TARIFA E SUBSÍDIO NÃO BASTAM

Vicente Loureiro


Vivemos uma situação no financiamento dos transportes públicos, principalmente nos de alta capacidade, de esgotamento do modelo da tarifa como sendo fonte principal e, por vezes, a única para o custeio das despesas fixas e variáveis praticadas no curso das operações. Em síntese, as tarifas não remuneram os custos dos serviços e parte da população já não consegue mais pagar por elas. E o pior, os que ainda podem pagar já estão optando por aplicativos do tipo Uber em caso de trajetos curtos.

Esperar exclusivamente do poder público, via subsídios crescentes, a solução para tal impasse é ilusório, além de insustentável. Pode haver casos de exceção, mas longe estão de ser a regra e muito menos benchmarking a ser seguido. A crise econômica, agravada pela pandemia, põe freio e limite nessas possibilidades paternalistas. Além de trazerem complicadores novos a questão como as mudanças de hábitos aceleradas na quarentena, através do crescimento expressivo do e-commerce e do trabalho remoto. Olhando para frente, não se deve desconsiderar um cenário de tarifas ainda mais altas, turbinadas pela inflação, com demandas decrescentes por conta do desemprego e empobrecimento da população. Exigindo mais subsídios do poder público que não tem mais como sustentá-los. O que fazer?


Apenas a título de estimular o debate, socorro-me de teses defendidas por especialistas, faz algum tempo, em congressos e artigos técnicos. Uma delas, propõe tratar a infraestrutura de transporte de massa como equipamento urbano a serviço de toda a cidade. Financiada por todos, inclusive pelos que não a utilizam. Substituindo a tarifa por uma taxa de transporte universalizada. As perdas causadas pela pandemia nos sistemas de transportes impõem a retomada mais objetiva e urgente dessa discussão.

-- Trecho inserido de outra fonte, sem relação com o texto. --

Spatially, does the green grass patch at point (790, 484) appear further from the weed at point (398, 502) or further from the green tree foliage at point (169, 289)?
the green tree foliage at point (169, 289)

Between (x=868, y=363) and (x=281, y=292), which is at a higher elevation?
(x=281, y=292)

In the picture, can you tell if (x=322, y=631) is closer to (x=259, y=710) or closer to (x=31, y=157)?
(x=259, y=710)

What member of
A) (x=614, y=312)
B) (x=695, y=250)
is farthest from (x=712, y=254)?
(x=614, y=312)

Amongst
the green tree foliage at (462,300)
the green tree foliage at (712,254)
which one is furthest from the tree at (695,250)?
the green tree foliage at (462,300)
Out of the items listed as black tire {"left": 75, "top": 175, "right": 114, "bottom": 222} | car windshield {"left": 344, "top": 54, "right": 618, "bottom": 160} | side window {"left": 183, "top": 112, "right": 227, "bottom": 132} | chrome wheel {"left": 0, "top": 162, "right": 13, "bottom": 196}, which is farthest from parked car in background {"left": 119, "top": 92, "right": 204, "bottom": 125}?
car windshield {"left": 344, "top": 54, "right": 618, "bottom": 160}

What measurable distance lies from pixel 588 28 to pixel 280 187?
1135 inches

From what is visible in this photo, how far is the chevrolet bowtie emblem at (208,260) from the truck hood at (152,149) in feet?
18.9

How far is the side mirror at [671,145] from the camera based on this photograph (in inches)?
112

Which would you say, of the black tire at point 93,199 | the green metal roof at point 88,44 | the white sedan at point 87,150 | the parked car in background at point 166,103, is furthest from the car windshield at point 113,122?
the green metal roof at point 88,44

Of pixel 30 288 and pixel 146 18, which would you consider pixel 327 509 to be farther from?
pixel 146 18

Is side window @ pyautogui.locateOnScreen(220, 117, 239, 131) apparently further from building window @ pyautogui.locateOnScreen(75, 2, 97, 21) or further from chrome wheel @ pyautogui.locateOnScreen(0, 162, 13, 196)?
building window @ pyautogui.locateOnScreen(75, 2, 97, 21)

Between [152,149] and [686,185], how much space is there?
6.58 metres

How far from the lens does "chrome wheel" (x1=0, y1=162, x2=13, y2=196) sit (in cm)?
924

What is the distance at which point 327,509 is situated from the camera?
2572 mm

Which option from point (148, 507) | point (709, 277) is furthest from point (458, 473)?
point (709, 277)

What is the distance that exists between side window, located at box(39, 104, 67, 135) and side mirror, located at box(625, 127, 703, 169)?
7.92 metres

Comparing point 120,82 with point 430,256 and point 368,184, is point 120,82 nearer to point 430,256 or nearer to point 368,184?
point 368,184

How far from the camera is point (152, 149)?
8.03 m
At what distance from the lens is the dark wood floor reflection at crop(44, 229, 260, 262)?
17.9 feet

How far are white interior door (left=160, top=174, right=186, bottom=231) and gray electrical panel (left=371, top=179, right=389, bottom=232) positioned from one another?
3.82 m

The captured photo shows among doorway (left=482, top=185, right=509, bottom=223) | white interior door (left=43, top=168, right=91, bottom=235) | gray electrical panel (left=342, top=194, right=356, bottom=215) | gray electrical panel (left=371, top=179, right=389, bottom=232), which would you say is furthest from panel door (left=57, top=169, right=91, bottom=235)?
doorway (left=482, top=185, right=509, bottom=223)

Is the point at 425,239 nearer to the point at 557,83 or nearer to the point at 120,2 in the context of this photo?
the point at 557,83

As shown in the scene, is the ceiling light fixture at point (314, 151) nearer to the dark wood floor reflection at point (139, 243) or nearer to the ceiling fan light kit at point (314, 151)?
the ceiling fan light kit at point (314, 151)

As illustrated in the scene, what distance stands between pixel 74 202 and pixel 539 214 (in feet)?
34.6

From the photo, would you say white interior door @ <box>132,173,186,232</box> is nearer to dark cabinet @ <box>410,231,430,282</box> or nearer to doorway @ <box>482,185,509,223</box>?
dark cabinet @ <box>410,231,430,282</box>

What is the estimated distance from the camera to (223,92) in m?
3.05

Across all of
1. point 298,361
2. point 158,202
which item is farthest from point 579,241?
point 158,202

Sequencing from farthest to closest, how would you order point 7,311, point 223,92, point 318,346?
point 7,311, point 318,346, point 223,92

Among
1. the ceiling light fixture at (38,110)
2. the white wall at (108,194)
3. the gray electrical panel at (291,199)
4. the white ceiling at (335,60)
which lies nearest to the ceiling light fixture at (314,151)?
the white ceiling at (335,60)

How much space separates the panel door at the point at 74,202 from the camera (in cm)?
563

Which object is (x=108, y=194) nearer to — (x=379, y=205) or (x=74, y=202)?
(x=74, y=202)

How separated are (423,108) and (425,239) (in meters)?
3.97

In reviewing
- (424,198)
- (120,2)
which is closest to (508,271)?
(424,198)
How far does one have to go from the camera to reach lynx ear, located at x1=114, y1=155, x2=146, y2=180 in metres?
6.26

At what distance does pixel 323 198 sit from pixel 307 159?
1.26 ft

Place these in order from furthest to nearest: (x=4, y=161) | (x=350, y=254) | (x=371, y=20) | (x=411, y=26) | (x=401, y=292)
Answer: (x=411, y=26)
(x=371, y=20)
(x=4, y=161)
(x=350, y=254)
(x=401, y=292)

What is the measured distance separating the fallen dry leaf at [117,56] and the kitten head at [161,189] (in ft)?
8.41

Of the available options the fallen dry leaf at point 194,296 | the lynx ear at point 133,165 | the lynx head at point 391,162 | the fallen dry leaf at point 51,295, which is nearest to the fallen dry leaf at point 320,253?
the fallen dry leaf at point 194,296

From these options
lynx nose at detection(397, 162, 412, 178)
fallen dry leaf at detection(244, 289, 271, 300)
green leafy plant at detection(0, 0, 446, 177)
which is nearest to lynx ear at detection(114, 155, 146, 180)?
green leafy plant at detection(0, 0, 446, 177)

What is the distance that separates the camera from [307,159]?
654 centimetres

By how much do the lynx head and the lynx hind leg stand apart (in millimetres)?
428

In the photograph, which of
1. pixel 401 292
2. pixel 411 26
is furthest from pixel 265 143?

Outra tese que merece também ser levada em conta é a que trata da obtenção de receitas acessórias e adicionais, colaborando para o equilíbrio dos contratos de concessão dos serviços de transportes. Por aqui, acostumou-se a considerá-las residuais e difíceis de serem apuradas. No entanto, há exemplos mundo afora onde elas representam parte significativa na sustentação e aperfeiçoamento dos serviços. Falo de uma mudança de atitude, tanto das concessionárias quanto do poder público, em relação à captação de tais recursos. É imprescindível que os contratos ultrapassem os muros e limites da concessão e que dialoguem com as cidades a que servem. Reconhecendo a atratividade exercida, por exemplo, por algumas estações para atividades comerciais e de serviços, o que poderiam ser a elas incorporadas, oferecendo mais conforto aos passageiros e tirando partido do movimento de travessia de pedestres tão comuns nesses pontos nevrálgicos e dinâmicos das cidades. 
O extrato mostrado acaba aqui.